Rows:
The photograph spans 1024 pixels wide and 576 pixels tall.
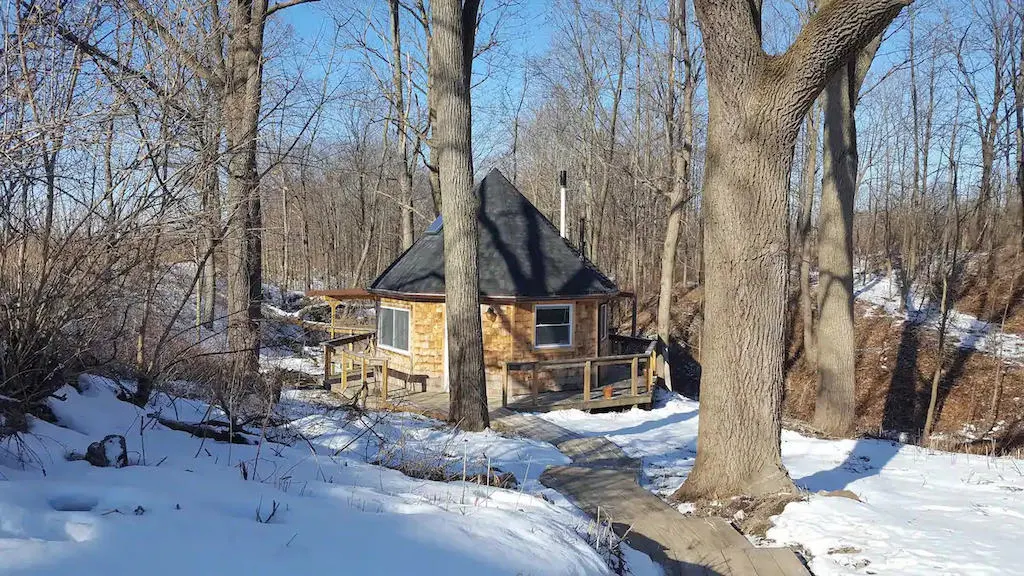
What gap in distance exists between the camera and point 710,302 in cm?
599

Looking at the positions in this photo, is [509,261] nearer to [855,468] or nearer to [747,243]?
[855,468]

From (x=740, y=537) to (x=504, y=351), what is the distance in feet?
33.1

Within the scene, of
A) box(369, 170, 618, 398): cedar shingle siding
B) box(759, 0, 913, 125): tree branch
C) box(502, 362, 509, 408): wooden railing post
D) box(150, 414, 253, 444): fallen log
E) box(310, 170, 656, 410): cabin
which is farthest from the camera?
box(369, 170, 618, 398): cedar shingle siding

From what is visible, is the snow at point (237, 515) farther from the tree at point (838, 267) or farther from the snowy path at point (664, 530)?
the tree at point (838, 267)

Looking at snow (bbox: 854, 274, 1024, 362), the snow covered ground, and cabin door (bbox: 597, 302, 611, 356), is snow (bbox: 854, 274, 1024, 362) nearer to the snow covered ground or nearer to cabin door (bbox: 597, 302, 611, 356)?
cabin door (bbox: 597, 302, 611, 356)

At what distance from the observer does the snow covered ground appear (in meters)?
4.20

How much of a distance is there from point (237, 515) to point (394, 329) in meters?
13.0

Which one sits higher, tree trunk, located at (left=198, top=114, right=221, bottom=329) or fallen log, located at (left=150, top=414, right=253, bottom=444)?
tree trunk, located at (left=198, top=114, right=221, bottom=329)

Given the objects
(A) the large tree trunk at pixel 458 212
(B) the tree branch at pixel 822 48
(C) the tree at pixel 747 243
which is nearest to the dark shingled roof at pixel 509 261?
(A) the large tree trunk at pixel 458 212

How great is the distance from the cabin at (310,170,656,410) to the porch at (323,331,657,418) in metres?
0.03

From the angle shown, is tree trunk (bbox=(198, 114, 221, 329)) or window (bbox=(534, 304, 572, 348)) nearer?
tree trunk (bbox=(198, 114, 221, 329))

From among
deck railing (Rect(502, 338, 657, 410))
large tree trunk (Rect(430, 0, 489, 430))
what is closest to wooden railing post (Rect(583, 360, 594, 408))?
deck railing (Rect(502, 338, 657, 410))

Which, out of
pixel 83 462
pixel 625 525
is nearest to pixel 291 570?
pixel 83 462

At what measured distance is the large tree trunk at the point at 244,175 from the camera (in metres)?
8.65
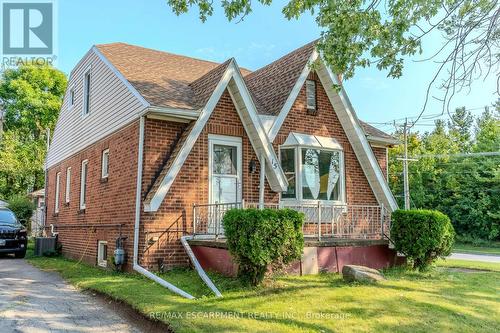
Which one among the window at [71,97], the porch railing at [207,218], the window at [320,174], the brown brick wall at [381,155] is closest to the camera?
the porch railing at [207,218]

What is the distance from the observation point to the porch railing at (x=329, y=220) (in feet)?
35.0

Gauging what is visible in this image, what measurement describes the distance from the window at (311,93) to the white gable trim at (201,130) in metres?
2.66

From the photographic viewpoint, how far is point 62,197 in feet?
56.7

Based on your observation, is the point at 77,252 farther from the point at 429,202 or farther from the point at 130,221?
the point at 429,202

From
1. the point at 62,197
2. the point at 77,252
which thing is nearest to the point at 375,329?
the point at 77,252

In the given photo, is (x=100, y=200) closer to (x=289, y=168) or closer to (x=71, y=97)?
(x=289, y=168)

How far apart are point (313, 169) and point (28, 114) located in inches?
1422

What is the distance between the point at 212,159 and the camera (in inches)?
440

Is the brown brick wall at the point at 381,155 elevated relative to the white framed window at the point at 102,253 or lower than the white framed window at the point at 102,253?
elevated

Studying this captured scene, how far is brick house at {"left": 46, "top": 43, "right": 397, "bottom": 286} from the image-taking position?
1027 cm

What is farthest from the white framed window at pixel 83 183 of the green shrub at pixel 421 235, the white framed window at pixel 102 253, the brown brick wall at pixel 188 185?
the green shrub at pixel 421 235

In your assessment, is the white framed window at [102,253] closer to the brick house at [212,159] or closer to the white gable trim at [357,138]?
the brick house at [212,159]

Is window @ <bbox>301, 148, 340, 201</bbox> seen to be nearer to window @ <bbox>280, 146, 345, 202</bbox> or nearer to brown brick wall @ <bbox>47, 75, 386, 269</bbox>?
window @ <bbox>280, 146, 345, 202</bbox>

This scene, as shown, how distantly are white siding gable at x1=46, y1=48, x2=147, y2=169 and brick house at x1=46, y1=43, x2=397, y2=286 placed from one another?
0.21 feet
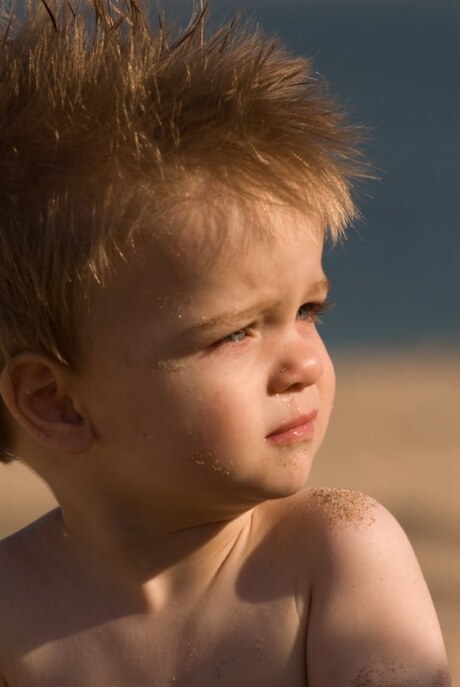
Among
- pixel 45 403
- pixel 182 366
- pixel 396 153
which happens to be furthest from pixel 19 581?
pixel 396 153

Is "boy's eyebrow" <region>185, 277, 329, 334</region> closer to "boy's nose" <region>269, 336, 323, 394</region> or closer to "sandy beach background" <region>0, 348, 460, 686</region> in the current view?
"boy's nose" <region>269, 336, 323, 394</region>

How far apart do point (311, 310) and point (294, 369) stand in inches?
6.0

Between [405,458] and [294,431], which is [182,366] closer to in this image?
[294,431]

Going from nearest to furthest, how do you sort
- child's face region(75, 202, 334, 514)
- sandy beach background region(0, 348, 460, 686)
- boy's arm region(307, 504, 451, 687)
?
child's face region(75, 202, 334, 514) < boy's arm region(307, 504, 451, 687) < sandy beach background region(0, 348, 460, 686)

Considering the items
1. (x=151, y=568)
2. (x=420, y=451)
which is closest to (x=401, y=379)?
(x=420, y=451)

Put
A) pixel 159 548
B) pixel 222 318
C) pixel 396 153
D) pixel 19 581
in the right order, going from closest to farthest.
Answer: pixel 222 318 → pixel 159 548 → pixel 19 581 → pixel 396 153

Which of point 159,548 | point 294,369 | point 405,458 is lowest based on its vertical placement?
point 159,548

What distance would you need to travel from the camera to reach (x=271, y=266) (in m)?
2.58

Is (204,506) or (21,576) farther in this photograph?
(21,576)

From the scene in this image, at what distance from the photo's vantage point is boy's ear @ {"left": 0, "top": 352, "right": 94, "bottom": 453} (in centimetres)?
268

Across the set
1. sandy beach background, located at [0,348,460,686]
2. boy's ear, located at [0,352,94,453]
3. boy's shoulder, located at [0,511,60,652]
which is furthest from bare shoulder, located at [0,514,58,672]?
sandy beach background, located at [0,348,460,686]

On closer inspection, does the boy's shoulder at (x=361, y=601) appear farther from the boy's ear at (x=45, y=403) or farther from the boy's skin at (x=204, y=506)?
the boy's ear at (x=45, y=403)

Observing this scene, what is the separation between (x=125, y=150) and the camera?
2.59 meters

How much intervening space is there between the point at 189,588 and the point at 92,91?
32.2 inches
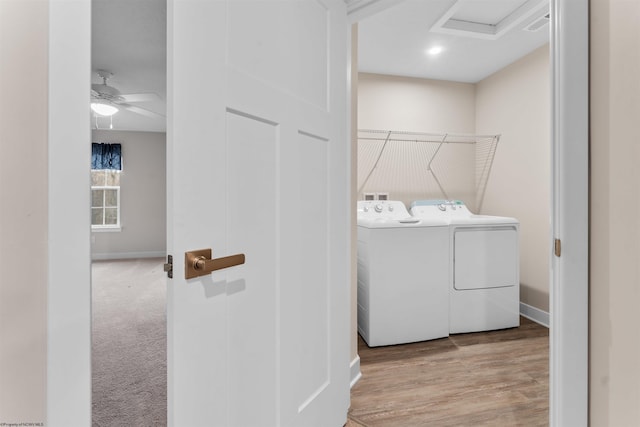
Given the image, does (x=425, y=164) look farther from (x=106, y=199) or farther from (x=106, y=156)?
(x=106, y=199)

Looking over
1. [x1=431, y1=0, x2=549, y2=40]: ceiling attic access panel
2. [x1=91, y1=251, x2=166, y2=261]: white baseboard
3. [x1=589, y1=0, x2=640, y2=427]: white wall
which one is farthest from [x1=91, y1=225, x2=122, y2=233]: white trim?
[x1=589, y1=0, x2=640, y2=427]: white wall

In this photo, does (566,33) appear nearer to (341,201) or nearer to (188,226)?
(341,201)

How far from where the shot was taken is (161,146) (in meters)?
6.06

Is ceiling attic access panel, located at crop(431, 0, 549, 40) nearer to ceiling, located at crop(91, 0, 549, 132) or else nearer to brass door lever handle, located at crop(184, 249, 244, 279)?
ceiling, located at crop(91, 0, 549, 132)

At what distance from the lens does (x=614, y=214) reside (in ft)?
2.99

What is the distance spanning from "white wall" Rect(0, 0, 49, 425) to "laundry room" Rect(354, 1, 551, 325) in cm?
217

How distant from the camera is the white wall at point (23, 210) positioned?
0.49 meters

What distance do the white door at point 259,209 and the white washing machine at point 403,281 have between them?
853mm

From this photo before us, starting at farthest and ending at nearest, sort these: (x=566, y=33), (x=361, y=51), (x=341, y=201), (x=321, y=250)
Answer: (x=361, y=51) → (x=341, y=201) → (x=321, y=250) → (x=566, y=33)

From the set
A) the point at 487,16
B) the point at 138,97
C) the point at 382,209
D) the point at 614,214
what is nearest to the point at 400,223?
the point at 382,209

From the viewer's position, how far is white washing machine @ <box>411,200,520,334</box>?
2389 mm

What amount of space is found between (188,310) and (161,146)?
619 centimetres

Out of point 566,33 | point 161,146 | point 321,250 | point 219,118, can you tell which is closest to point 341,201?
point 321,250

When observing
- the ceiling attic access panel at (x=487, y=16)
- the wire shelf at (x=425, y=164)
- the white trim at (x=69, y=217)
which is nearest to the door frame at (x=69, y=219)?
the white trim at (x=69, y=217)
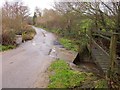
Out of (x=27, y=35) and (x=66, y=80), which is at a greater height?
(x=66, y=80)

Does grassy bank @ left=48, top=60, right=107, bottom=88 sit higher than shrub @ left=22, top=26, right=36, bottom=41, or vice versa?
grassy bank @ left=48, top=60, right=107, bottom=88

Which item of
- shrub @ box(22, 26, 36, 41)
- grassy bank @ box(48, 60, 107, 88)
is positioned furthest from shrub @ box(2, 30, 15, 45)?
grassy bank @ box(48, 60, 107, 88)

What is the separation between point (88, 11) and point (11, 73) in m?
5.38

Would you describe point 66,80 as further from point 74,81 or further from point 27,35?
point 27,35

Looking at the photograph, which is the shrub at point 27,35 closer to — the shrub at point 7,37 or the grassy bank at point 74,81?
the shrub at point 7,37

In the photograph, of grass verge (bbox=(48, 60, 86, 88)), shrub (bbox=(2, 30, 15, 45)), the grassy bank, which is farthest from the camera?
shrub (bbox=(2, 30, 15, 45))

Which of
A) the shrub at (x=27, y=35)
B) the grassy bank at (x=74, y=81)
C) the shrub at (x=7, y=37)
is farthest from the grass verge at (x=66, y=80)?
the shrub at (x=27, y=35)

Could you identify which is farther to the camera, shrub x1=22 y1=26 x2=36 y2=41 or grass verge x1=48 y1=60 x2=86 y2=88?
shrub x1=22 y1=26 x2=36 y2=41

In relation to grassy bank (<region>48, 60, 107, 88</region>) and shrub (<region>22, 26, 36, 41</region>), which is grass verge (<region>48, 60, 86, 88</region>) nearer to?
grassy bank (<region>48, 60, 107, 88</region>)

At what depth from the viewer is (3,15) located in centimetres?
2647

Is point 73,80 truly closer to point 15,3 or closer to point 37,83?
point 37,83

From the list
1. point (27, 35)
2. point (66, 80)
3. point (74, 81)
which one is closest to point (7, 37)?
point (27, 35)

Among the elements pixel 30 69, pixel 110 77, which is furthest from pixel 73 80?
pixel 30 69

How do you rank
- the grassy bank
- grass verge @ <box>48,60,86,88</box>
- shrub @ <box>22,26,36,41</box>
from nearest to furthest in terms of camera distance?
the grassy bank
grass verge @ <box>48,60,86,88</box>
shrub @ <box>22,26,36,41</box>
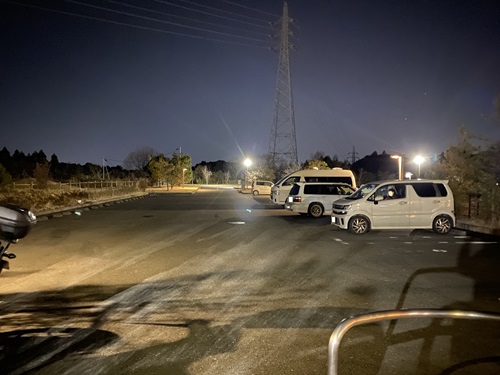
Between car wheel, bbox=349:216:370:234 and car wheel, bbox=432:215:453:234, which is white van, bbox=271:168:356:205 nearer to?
car wheel, bbox=432:215:453:234

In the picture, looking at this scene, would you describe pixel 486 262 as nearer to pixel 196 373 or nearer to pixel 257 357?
pixel 257 357

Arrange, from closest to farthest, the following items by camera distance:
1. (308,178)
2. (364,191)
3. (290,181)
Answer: (364,191), (290,181), (308,178)

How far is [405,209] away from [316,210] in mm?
6256

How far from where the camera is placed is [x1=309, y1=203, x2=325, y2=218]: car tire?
64.0 ft

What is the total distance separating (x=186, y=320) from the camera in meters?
5.43

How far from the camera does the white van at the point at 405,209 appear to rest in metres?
13.7

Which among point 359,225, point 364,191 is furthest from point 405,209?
point 364,191

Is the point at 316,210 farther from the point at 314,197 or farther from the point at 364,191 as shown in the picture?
the point at 364,191

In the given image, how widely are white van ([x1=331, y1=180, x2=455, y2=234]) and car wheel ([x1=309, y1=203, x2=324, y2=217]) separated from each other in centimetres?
562

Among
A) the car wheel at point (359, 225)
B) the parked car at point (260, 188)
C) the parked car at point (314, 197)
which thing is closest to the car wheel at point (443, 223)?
the car wheel at point (359, 225)

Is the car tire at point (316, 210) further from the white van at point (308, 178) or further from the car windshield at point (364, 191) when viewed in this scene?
the white van at point (308, 178)

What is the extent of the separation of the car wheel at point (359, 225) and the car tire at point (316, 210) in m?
5.68

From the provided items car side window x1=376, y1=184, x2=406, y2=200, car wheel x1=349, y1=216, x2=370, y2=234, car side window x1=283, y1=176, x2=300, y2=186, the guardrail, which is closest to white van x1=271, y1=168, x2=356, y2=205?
car side window x1=283, y1=176, x2=300, y2=186

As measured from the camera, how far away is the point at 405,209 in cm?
1366
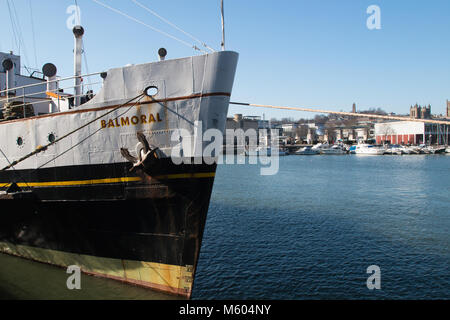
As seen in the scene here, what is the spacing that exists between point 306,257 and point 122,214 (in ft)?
23.1

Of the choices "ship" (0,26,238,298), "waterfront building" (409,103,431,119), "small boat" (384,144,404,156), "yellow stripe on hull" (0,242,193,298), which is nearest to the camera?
"ship" (0,26,238,298)

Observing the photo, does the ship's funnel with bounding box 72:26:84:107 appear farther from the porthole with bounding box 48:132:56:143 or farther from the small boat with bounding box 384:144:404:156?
the small boat with bounding box 384:144:404:156

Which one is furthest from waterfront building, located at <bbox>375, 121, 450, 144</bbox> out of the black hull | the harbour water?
the black hull

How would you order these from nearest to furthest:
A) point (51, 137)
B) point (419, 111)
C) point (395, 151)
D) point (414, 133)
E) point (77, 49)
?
point (51, 137)
point (77, 49)
point (395, 151)
point (414, 133)
point (419, 111)

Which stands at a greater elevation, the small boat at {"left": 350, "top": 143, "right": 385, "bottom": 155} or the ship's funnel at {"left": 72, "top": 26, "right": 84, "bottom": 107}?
the ship's funnel at {"left": 72, "top": 26, "right": 84, "bottom": 107}

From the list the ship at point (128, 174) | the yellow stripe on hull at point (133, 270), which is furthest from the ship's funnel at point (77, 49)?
the yellow stripe on hull at point (133, 270)

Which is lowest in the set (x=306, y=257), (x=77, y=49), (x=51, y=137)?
(x=306, y=257)

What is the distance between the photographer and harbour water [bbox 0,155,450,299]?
31.3 feet

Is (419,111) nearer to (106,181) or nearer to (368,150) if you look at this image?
(368,150)

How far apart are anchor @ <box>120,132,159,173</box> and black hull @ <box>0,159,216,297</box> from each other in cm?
19

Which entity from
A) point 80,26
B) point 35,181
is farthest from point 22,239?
point 80,26

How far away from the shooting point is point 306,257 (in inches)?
483

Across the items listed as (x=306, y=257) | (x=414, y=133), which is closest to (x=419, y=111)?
(x=414, y=133)
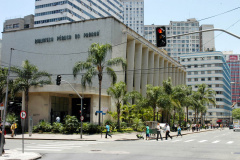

Task prompt: Rewrite the listing from the line with "Is ceiling attic" through the line with "619 centimetres", swapping each "white washing machine" for "front-loading washer" and changing nothing else.

Solution to the exercise:
Is ceiling attic access panel, located at crop(431, 0, 549, 40) nearer to ceiling, located at crop(91, 0, 549, 132) or else nearer to brass door lever handle, located at crop(184, 249, 244, 279)?
ceiling, located at crop(91, 0, 549, 132)

At what distance from the lens does (x=614, y=214) reside (in ft)?
2.99

What is the distance spanning from "white wall" Rect(0, 0, 49, 425) to "laundry room" Rect(354, 1, 551, 325) in cm?
217

How distant from the camera is the white wall at point (23, 210) positioned?
0.49 meters

What distance do the white door at point 259,209 and the front-loading washer at point 403,281 have between them?
853mm

From this photo before us, starting at farthest and ending at nearest, sort these: (x=566, y=33), (x=361, y=51), (x=341, y=201), (x=321, y=250)
Answer: (x=361, y=51) → (x=341, y=201) → (x=321, y=250) → (x=566, y=33)

From the set
A) the point at 487,16
B) the point at 138,97
C) the point at 382,209
D) the point at 614,214
what is nearest to the point at 400,223?
the point at 382,209

From the viewer's position, how far is front-loading washer @ <box>411,200,520,334</box>?
2389 mm

What amount of space is found between (188,310) and (161,146)?
619 centimetres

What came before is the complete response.